### Visualizing Motion

In this chapter we will see what the graphs of vector motion look like, as well as see how certain formulae are derived from the graphs.

#### Position V.S. Time

Since position is a vector quantity, position-time graphs contain a direction. Above, the positive position quantities are in the North direction while the negative quantities are in the opposite, South, direction. A position of zero signifies that the object is at the reference point, its starting position.Analysis

- The object is changing its position in the north direction from 0 to 3 seconds, the velocity is uniform.
- The object stays at the same position for about 3 seconds - its
*stopped*for 3 seconds. - From the 6th to the 8th second the object is backtracking, its returning to the starting position ( our reference point ).
- From the 8th second on the object passes the starting position and travels southward from it.

position / time = velocity.

#### Velocity V.S. Time

Analysis- Our data is captured when the object is already moving, it has a constant velocity of 30m/s [N] up to the 3rd second of observation.
- The object decelerates, reaches 0 velocity and then begins travelling in the south direction.
- The object travels at a constant velocity south for 3 seconds
- The object smoothly decelerates and comes to a stop

The slope of the line is the acceleration, but the area under the
the line is the **displacement**!

Let's see how to determine the displacement an object undergoes during a given time:

Determining the displacement of the object in the first 5 ( area 1 ) seconds is simple, the shape is a square and you multiply 20m/s times 5 seconds.

The displacement during those 5 seconds is 100m

**[N]**.

The displacement undergone by the object from 5 seconds to 8 seconds is a bit harder to determine, because the shape under the line is more complex.

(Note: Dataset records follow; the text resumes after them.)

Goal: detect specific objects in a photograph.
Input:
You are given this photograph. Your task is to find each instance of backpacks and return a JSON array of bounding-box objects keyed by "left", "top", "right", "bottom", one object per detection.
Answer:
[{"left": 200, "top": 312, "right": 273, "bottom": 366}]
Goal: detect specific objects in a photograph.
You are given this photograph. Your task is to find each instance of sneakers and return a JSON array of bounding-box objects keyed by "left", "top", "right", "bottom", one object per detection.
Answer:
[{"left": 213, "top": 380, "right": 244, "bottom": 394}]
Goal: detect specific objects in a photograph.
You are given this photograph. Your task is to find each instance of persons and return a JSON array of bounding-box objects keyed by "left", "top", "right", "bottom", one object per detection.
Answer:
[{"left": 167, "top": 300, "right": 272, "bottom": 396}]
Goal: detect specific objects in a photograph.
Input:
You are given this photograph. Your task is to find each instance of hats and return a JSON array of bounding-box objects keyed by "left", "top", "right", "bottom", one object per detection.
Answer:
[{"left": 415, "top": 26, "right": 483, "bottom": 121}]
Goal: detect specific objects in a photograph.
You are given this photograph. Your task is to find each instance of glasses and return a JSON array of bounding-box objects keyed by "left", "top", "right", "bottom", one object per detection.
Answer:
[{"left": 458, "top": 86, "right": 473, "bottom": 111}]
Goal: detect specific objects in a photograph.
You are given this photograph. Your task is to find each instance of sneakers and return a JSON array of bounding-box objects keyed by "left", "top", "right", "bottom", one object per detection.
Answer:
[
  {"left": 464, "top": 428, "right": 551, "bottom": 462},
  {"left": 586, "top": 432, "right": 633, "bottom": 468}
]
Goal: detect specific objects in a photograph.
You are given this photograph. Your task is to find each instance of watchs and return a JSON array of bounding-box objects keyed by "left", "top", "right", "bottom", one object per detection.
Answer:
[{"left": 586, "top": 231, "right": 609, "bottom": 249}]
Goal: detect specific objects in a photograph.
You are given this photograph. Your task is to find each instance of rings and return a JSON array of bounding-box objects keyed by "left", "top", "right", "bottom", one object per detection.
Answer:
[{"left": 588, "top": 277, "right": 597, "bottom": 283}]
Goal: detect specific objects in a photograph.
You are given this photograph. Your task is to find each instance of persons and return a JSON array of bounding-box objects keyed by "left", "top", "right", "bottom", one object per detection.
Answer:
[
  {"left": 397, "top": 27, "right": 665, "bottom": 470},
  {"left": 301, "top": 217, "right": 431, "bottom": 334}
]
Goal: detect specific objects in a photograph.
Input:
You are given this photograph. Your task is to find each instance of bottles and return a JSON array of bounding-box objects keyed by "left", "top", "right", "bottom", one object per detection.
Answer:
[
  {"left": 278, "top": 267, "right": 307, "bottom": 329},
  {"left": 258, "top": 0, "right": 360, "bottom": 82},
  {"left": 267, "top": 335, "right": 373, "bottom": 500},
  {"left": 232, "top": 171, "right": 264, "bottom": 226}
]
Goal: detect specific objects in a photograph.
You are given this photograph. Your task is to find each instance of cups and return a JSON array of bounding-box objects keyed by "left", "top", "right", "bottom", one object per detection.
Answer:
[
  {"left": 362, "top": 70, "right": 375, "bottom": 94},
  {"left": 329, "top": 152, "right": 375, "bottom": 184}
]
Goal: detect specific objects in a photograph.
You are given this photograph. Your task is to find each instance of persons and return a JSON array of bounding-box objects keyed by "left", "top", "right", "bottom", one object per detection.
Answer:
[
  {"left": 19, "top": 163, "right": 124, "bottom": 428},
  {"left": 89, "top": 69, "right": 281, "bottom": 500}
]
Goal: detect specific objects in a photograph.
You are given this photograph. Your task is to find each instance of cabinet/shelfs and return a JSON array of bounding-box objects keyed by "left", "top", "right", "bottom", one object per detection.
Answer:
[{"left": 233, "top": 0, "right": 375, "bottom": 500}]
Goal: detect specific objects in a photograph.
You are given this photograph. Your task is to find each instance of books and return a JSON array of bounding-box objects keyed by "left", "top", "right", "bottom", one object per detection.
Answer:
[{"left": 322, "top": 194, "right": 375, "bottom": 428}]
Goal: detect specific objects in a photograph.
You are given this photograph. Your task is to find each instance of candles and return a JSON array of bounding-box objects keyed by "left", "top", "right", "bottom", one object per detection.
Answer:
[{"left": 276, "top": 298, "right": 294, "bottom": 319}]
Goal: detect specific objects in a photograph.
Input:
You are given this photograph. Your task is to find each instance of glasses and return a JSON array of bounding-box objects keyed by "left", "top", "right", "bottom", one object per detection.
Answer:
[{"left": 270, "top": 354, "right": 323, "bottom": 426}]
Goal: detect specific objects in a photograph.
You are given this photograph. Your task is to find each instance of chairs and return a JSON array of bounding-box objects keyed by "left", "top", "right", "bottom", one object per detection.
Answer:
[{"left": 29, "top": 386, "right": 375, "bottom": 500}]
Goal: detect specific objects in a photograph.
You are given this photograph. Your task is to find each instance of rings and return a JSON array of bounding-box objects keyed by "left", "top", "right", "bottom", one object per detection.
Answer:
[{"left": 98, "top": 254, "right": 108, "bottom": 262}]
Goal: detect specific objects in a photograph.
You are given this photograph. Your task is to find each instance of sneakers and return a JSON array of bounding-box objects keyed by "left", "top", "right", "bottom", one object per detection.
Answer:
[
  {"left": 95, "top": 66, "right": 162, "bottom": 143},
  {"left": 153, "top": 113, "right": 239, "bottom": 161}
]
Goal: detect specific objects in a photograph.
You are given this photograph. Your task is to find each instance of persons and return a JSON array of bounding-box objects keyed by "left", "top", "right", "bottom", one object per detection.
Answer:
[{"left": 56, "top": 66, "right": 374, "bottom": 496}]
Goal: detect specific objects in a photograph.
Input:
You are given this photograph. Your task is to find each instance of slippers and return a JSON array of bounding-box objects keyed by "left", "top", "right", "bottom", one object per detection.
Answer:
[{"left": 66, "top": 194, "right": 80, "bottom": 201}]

The area of the square ( area 2 ) is 20m/s times 3 seconds, and represents a displacement of 60m [N]. The are of the triangle ( area 3 ) is 20m/s ( 40 - 20 ) times 3 seconds, divided by two. Thus the area of the triangle ends up reperesenting a displacement of 30m [N].

We can deduct that during the 8 seconds of the object's motion it has undergone a displacement of 100 + 60 + 30 metres northward.

When the line falls blow the 0m/s mark the displacement is happening in the opposite direction. This "negative displacement" should be subtracted from the "positive displacement" to find out what is the resultant displacement and its direction.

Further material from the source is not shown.